Later, wounded soldiers that could still walk made their way to an open field by the railway line and awaited transport to hospitals. They soon discovered the army had no provisions for sheltering them from the rain, or for feeding them as they waited for evacuation. The commission quickly put up tent shelters and set up a kitchen, which fed up to 2,000 wounded men each day.

Throughout 1863, a regular Post column called “Sanitary Commission Department” featured news about the work of the commission. It also included requests for help, like these excerpts from June and July 1863:

We have lately received a letter from Washington, saying that pickles and domestic wines are needed, and that their storehouses have none.

[We have received] the pattern of a ‘Ration Bag,’ with the following remarks as to its usefulness: ‘The idea is to furnish each solider with two bags (one for sugar and one for coffee), to put inside the haversack, so as to keep the two articles from being spoiled, either by being wet from rain or in crossing streams, or by coming in contact with the greasy pork and bacon …’

We have received a requisition for arm-slings, with the following directions for making them: ‘They should be made to fit on the underside of the arm, from the elbow to the hand, and at equal intervals should be furnished with several tapes …’

Occasionally, this department received testimonials, like this letter from a wounded soldier to the “noble ladies” of the Women’s Soldier’s Aid Society of Northern Ohio.

I want to thank you.
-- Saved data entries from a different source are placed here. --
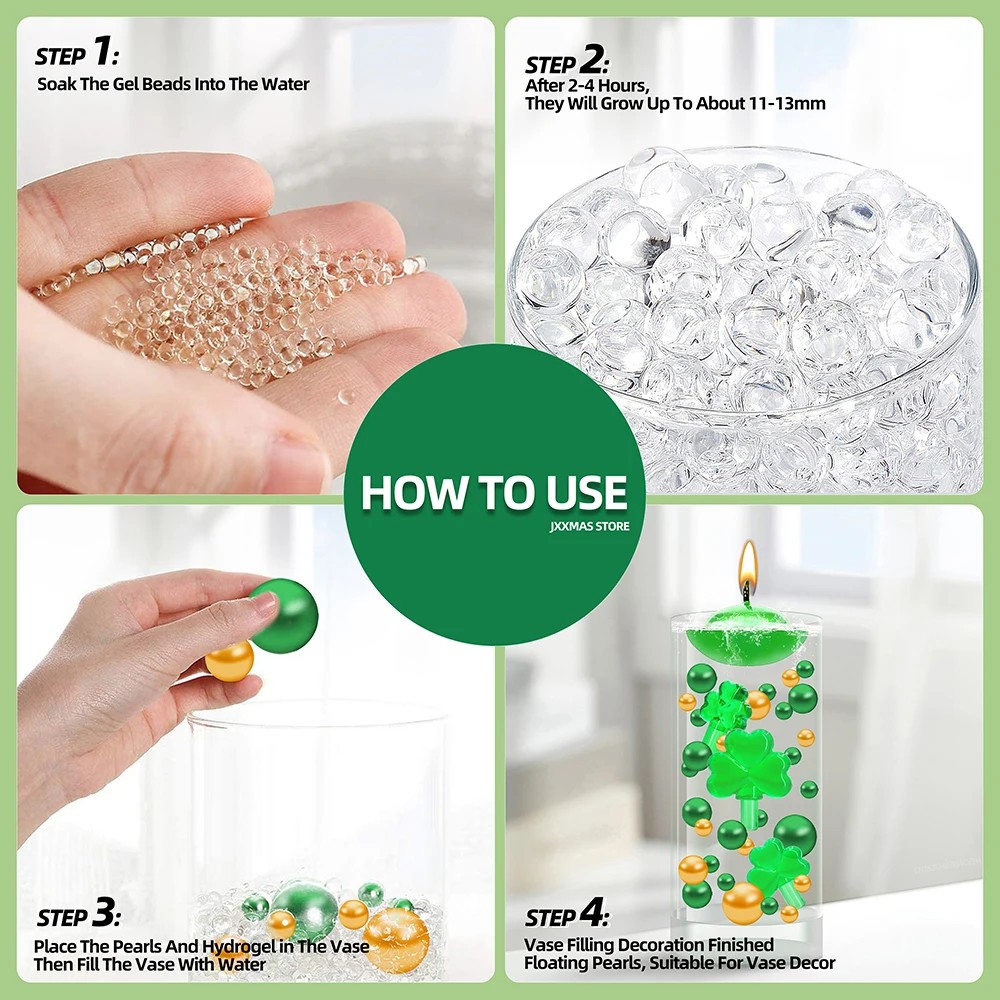 STEP 1:
Soak The Gel Beads Into The Water

STEP 2:
After 2-4 Hours, They Will Grow Up To About 11-13mm

HOW TO USE
JXXMAS STORE

STEP 3:
Place The Pearls And Hydrogel in The Vase Then Fill The Vase With Water

STEP 4:
Vase Filling Decoration Finished Floating Pearls, Suitable For Vase Decor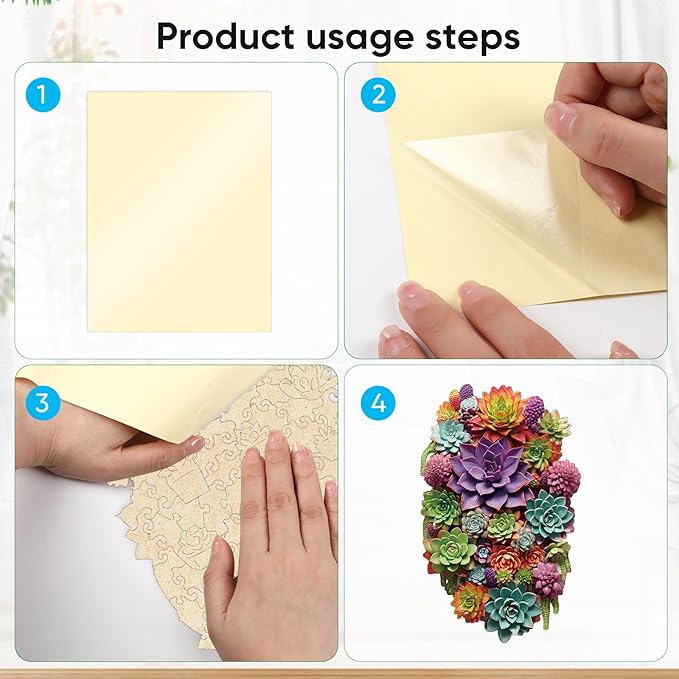 Product usage steps

1

2

3

4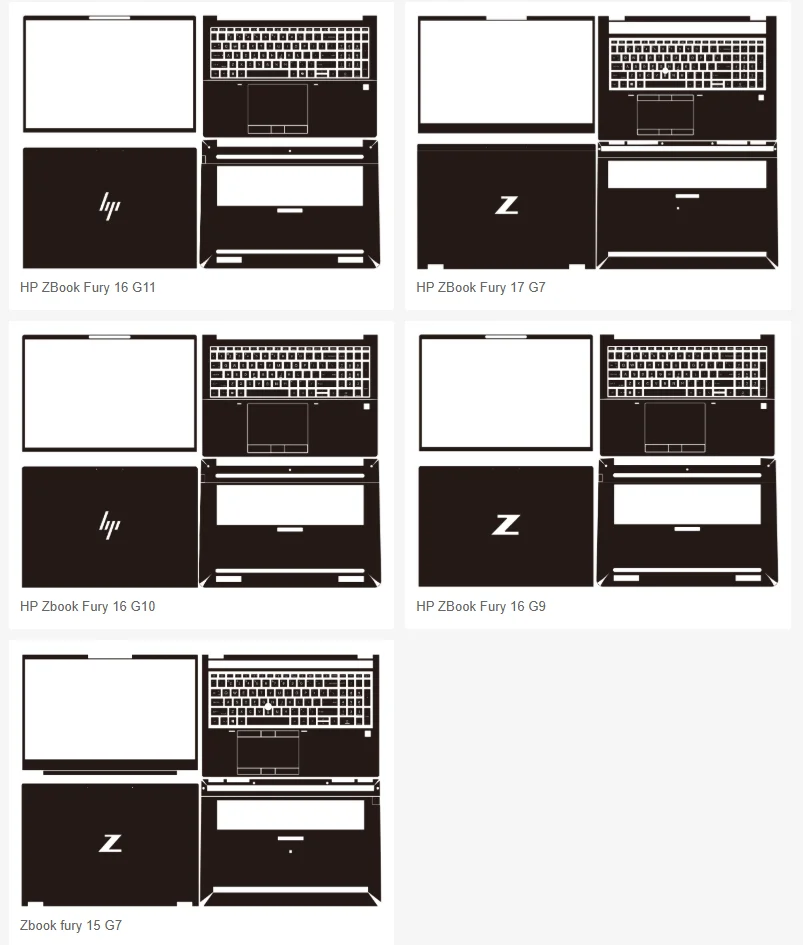 hp

HP ZBook Fury 16 G11

Z

HP ZBook Fury 17 G7

hp

HP Zbook Fury 16 G10

Z

HP ZBook Fury 16 G9

Z

Zbook fury 15 G7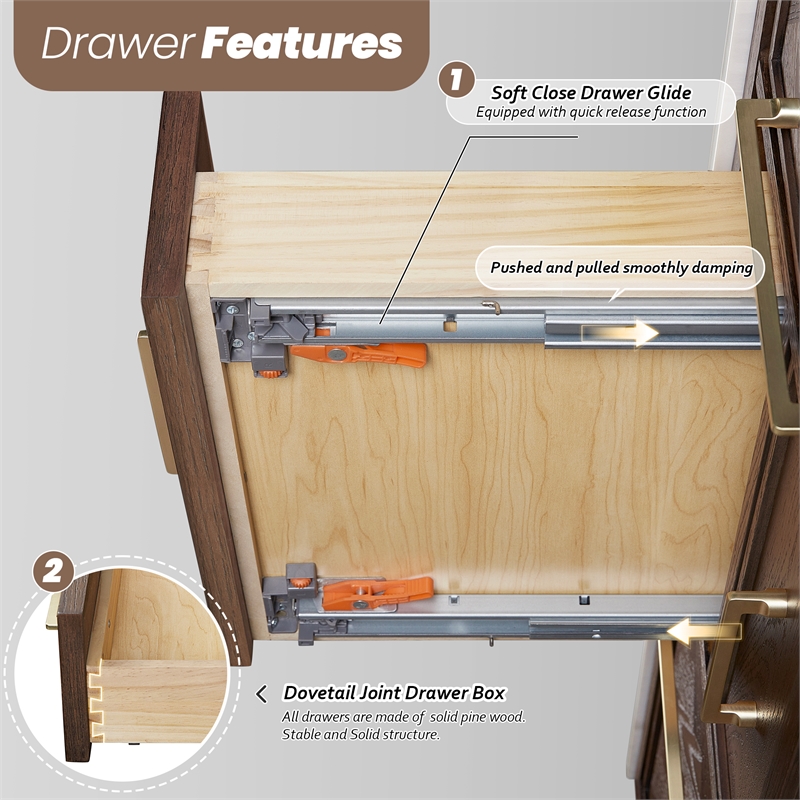 Drawer Features

1 Soft Close Drawer Glide
Equipped with quick release function

Pushed and pulled smoothly damping

2

Dovetail Joint Drawer Box
All drawers are made of solid pine wood. Stable and Solid structure.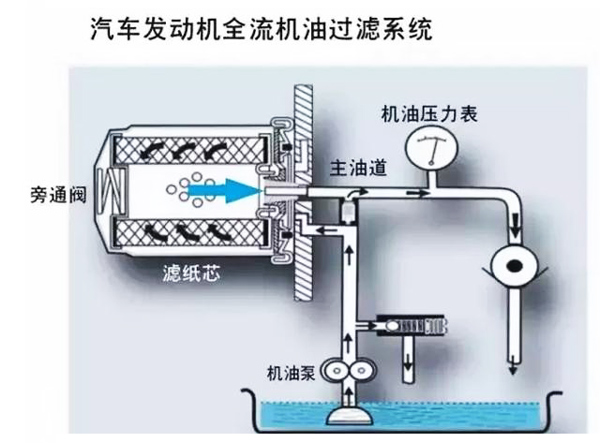 汽车发动机全流机油过滤系统

机油压力表

主油道

旁通阀

滤纸芯

机油泵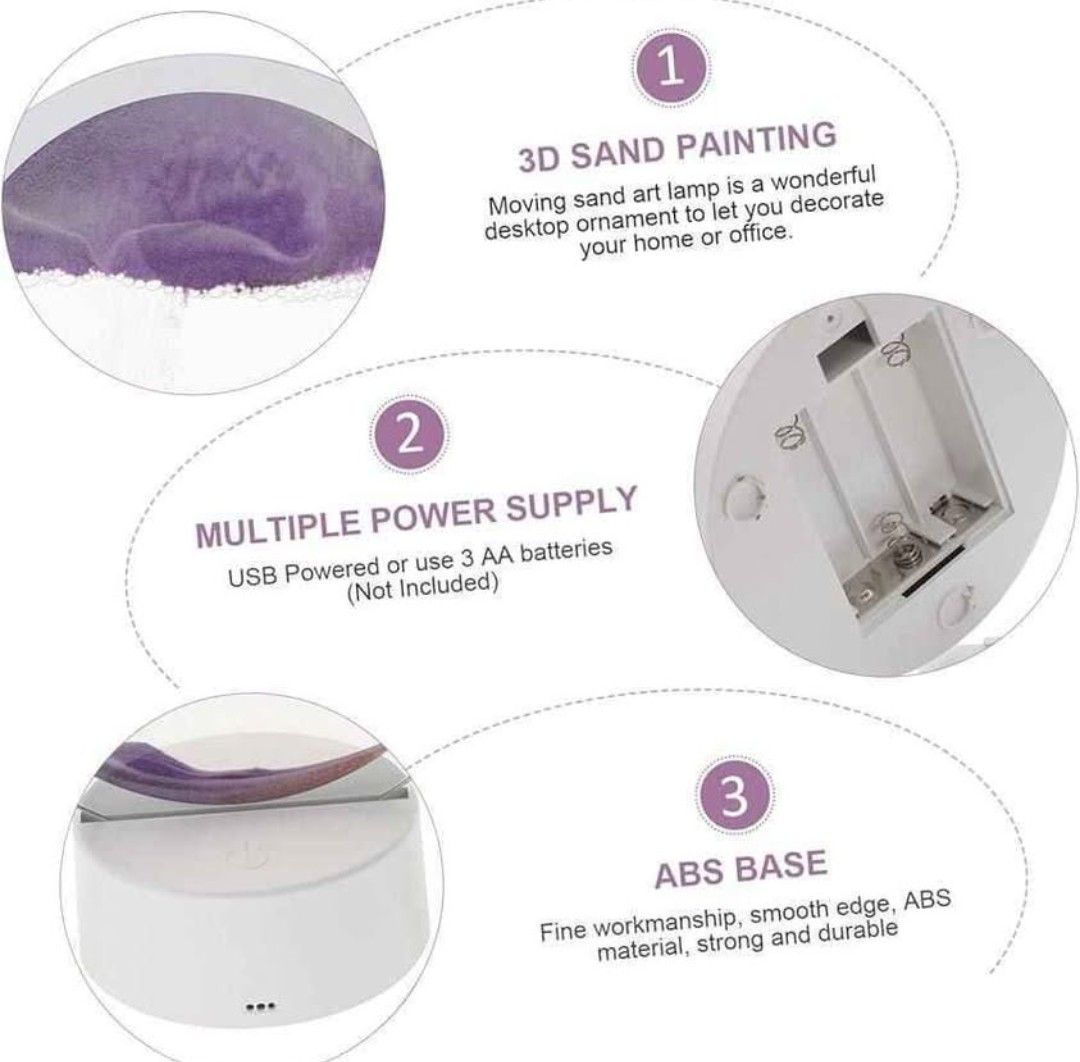 1

3D SAND PAINTING

Moving sand art lamp is a wonderful desktop ornament to let you decorate your home or office.

2

MULTIPLE POWER SUPPLY

USB Powered or use 3 AA batteries (Not Included)

3

ABS BASE

Fine workmanship, smooth edge, ABS material, strong and durable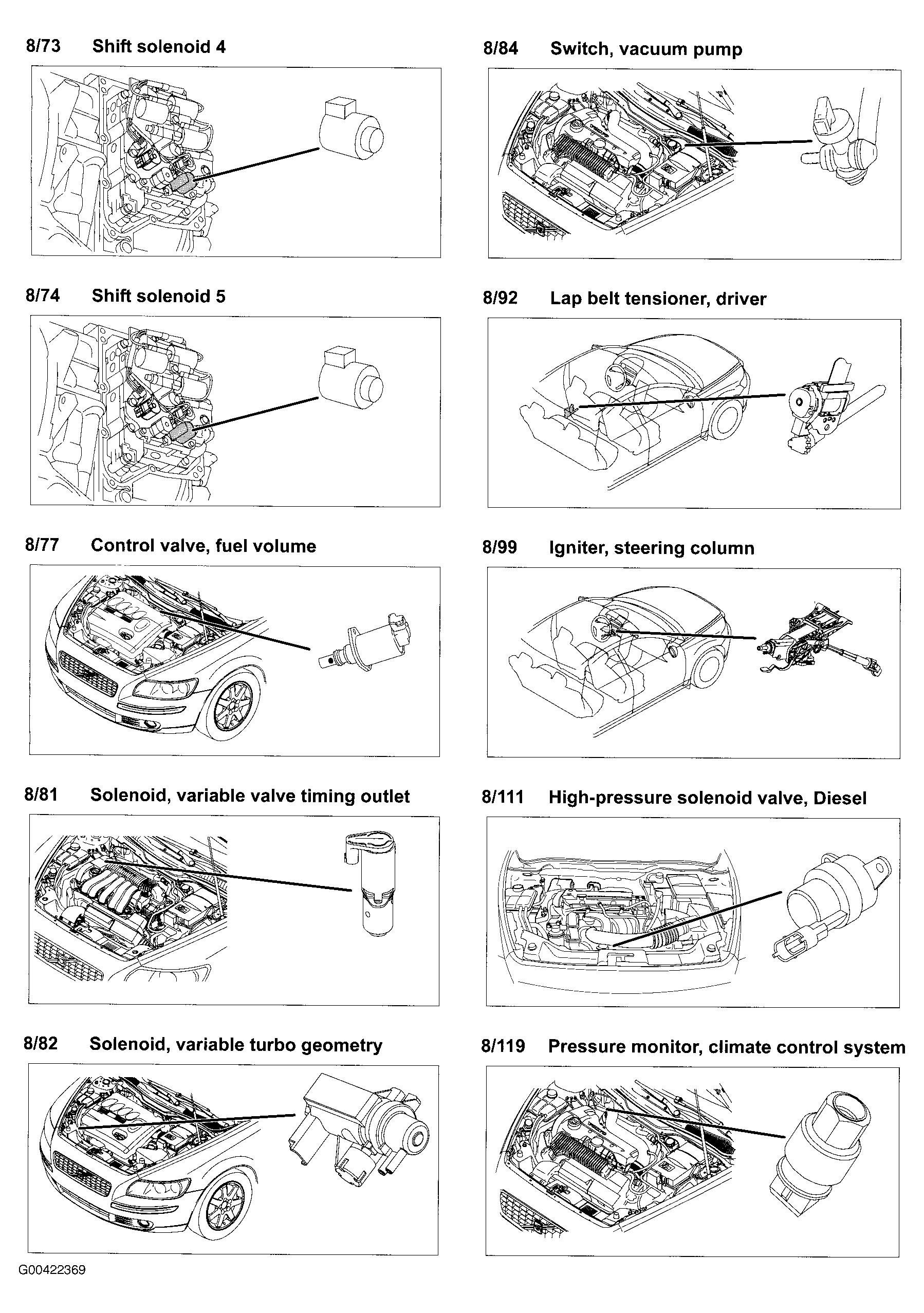 8/73 Shift solenoid 4

8/74 Shift solenoid 5

8/77 Control valve, fuel volume

8/81 Solenoid, variable valve timing outlet

8/82 Solenoid, variable turbo geometry

G00422369

8/84 Switch, vacuum pump

8/92 Lap belt tensioner, driver

8/99 Igniter, steering column

8/111 High-pressure solenoid valve, Diesel

8/119 Pressure monitor, climate control system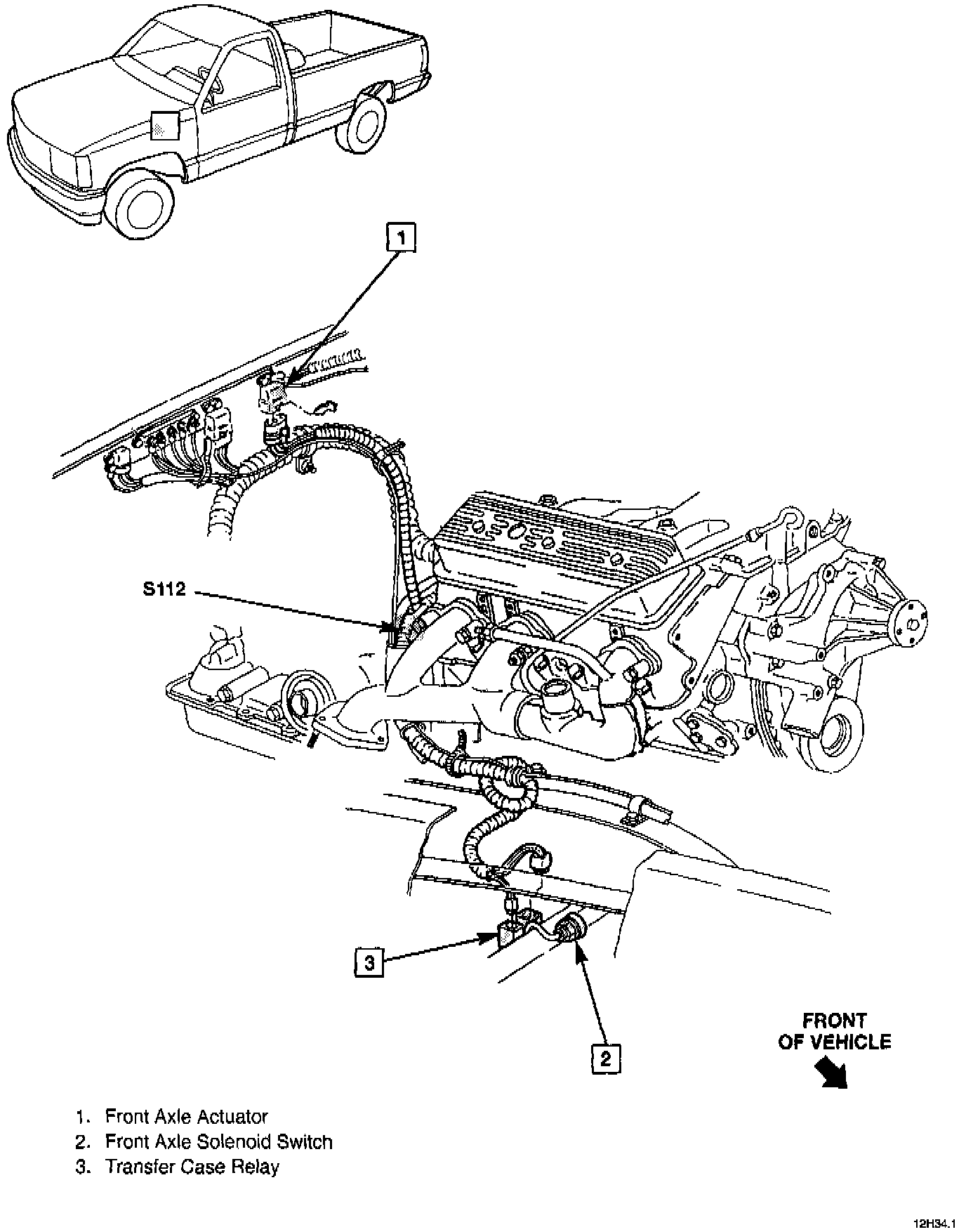 1

S112

3

2

FRONT OF VEHICLE

1. Front Axle Actuator
2. Front Axle Solenoid Switch
3. Transfer Case Relay

12H34.1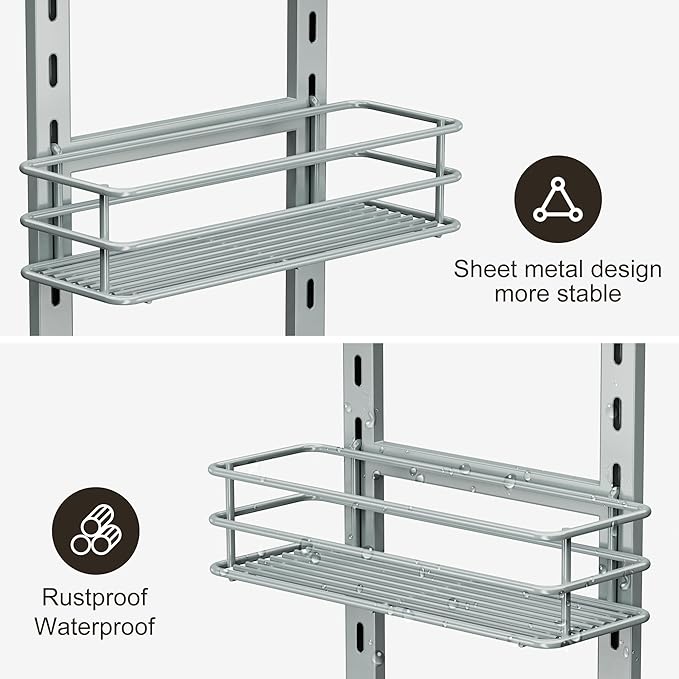 Sheet metal design
more stable

Rustproof
Waterproof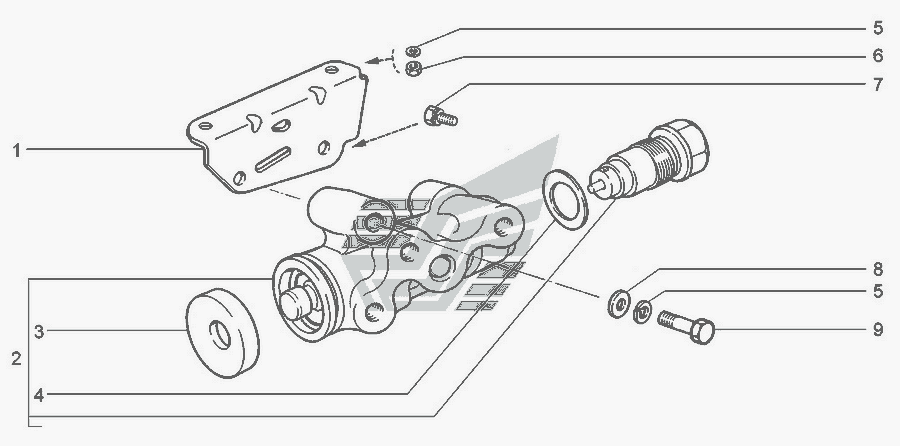 5
6
7
1
8
5
9
3
2
4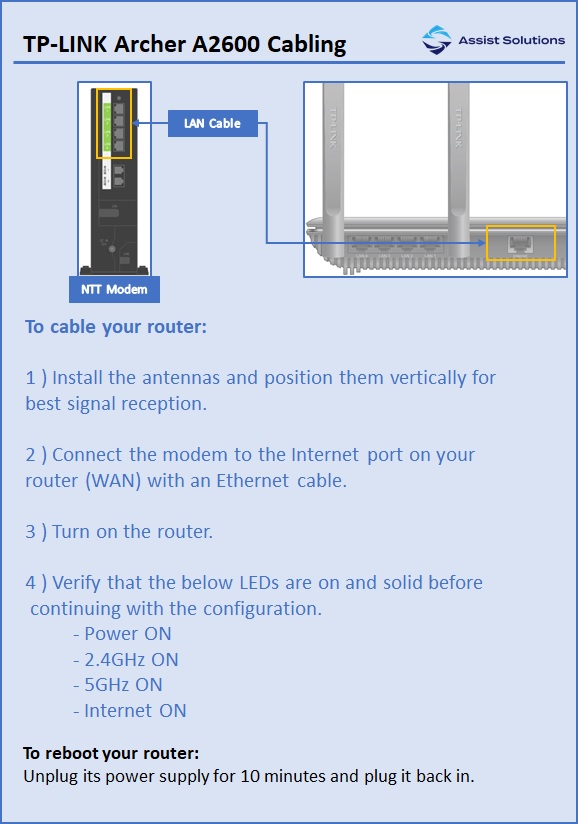 TP-LINK Archer A2600 Cabling

Assist Solutions

LAN Cable

TP-LINK

TP-LINK

NTT Modem

To cable your router:

1 ) Install the antennas and position them vertically for best signal reception.

2 ) Connect the modem to the Internet port on your router (WAN) with an Ethernet cable.

3 ) Turn on the router.

4 ) Verify that the below LEDs are on and solid before continuing with the configuration.
- Power ON
- 2.4GHz ON
- 5GHz ON
- Internet ON

To reboot your router:
Unplug its power supply for 10 minutes and plug it back in.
I was wounded at Stone River on the last day of December 1862, and since then I have run the gauntlet of the hospitals from Murfreesboro to Cleveland. At every stage of my painful progress I was the grateful recipient of your priceless gifts. I owe the preservation of my life to a bottle of blackberry wine, sent to me by Mr. Atwater, Agent of the United States Sanitary Commission at Murfreesboro. It came to me a time when I had scarcely any vitality left. It restored my appetite, which I had lost to the too free use of Morphine. That wine could not have been bought with money; it was the priceless gift of some great-hearted countrywoman—God bless her!

The Sanitary Commission was unique; for the first time, American civilians operated a large-scale, volunteer effort that provided direct help for soldiers. Women living too far from hospitals to nurse the wounded still had a unique opportunity to help the war effort. As one volunteer expressed it, “It is difficult to connect gray flannel and blue yarn with the thought of a great historical movement; yet our work is really in such connection, and each stocking or shirt we make for the soldiers is portion of a story that has never had its counterpart.”

The resources of the Sanitary Commission would be heavily taxed in the coming battle, in which 14,000 Union soldiers were wounded. In the days following the battle, the commission’s agents also provided help to 5,000 rebel casualties who remained behind in 11 Confederate hospitals.

Some of the commission’s hospital workers felt that, even amid the suffering, some of the best traits of humanity—humility, gratitude, compassion—would emerge. As one correspondent wrote, “There is no hospital which could not furnish in volume incidents that would do honor to human nature.”